**Assignment:** Reproduce every line of the material below word for word, omitting the pictures from your answer.

**Working data:**
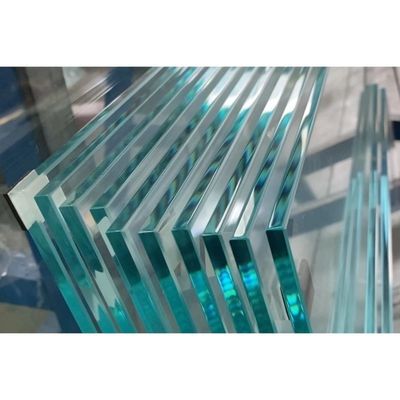 Richiesta personalizzata vetro temperato da 10 mm a 12 mm con certificato CE e personalizzazione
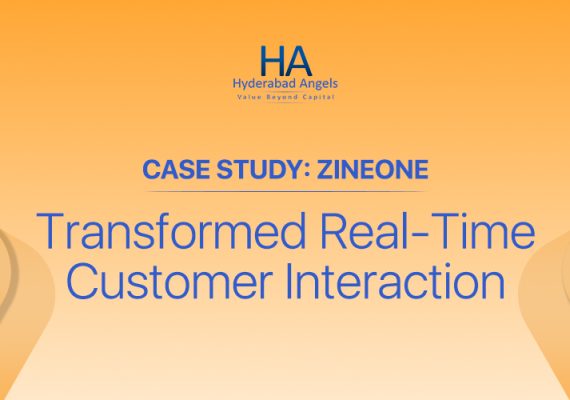 How ZineOne Revolutionised Customer Engagement with Hyderabad Angels’ Support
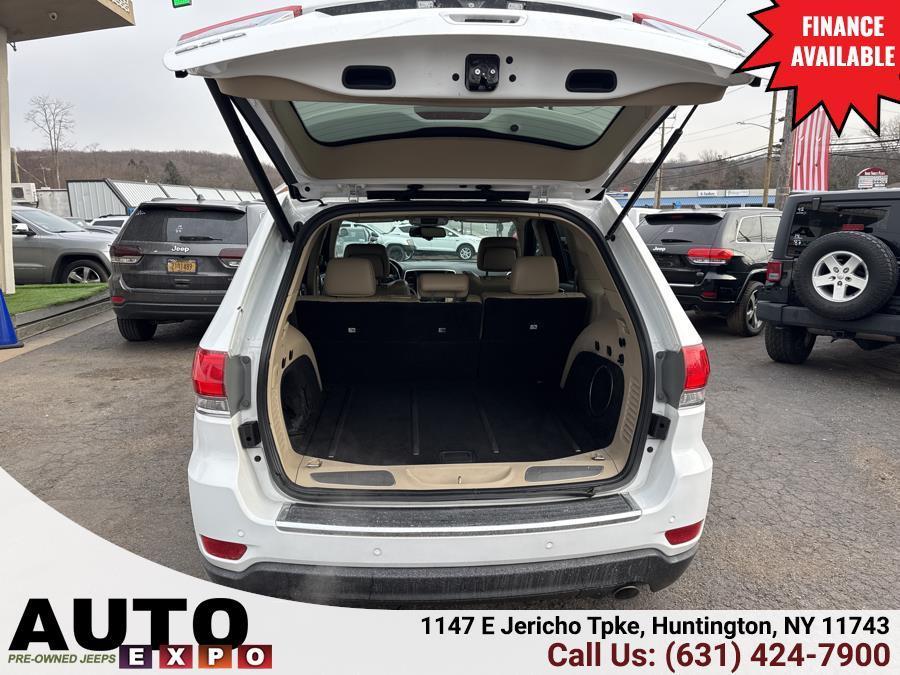 used 2014 Jeep Grand Cherokee car, priced at $10,995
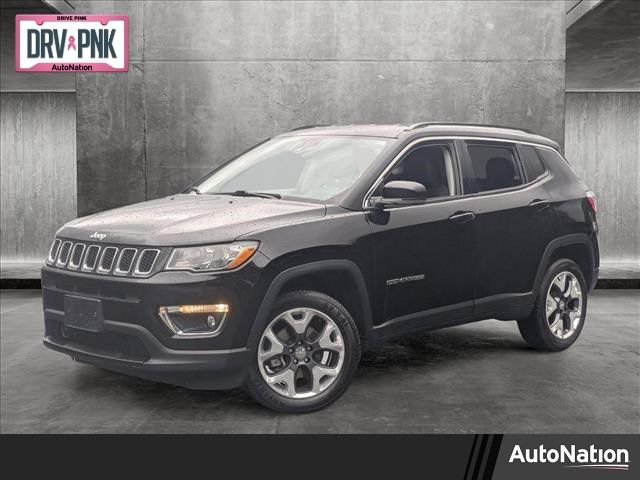 2021 Jeep Compass Limited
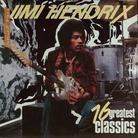 Jimi Hendrix - 16 Greatest Classics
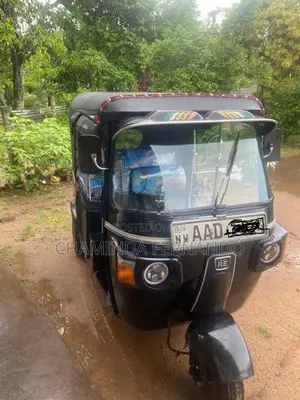 Bajaj RE Three Wheeler 2013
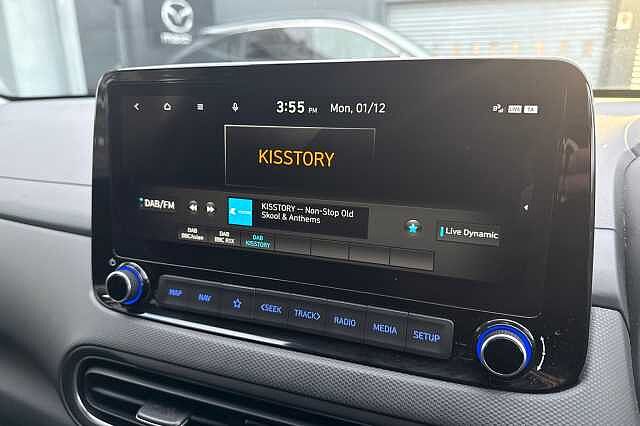 Hyundai KONA 1.0 TGDi 48V MHEV Premium 5dr Grey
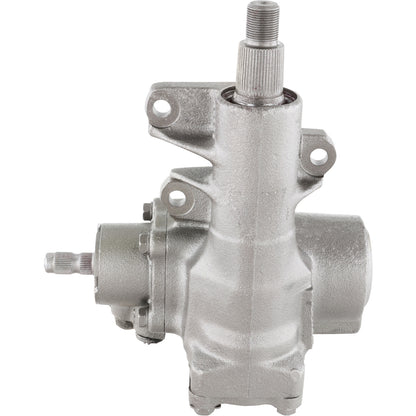 Steering Gear Box - MAVAL - Hydraulic Power - Remanufactured - 9877M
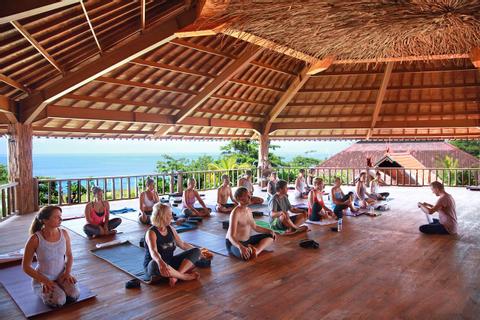 Udara Bali Yoga Detox Spa Indonesia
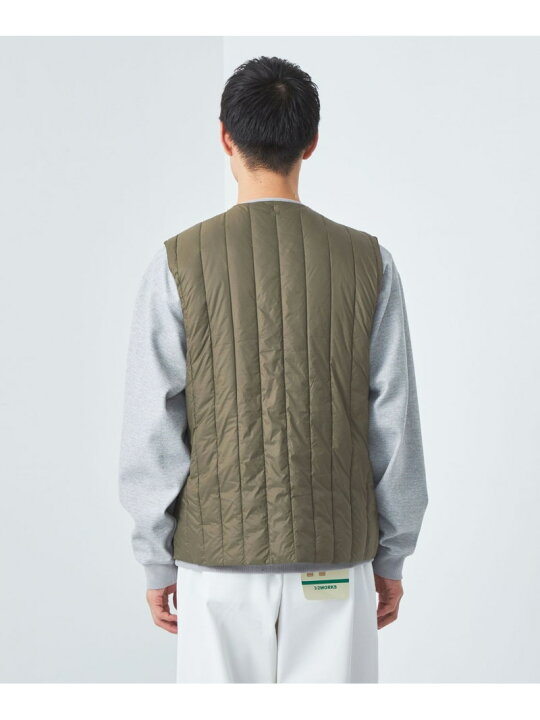 楽天市場】UNITED ARROWS green label relaxing ＜TAION＞2way ダウン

**Written answer:**
 Richiesta personalizzata vetro temperato da 10 mm a 12 mm con certificato CE e personalizzazione
 How ZineOne Revolutionised Customer Engagement with Hyderabad Angels’ Support
 used 2014 Jeep Grand Cherokee car, priced at $10,995
 2021 Jeep Compass Limited
 Jimi Hendrix - 16 Greatest Classics
 Bajaj RE Three Wheeler 2013
 Hyundai KONA 1.0 TGDi 48V MHEV Premium 5dr Grey
 Steering Gear Box - MAVAL - Hydraulic Power - Remanufactured - 9877M
 Udara Bali Yoga Detox Spa Indonesia
 楽天市場】UNITED ARROWS green label relaxing ＜TAION＞2way ダウン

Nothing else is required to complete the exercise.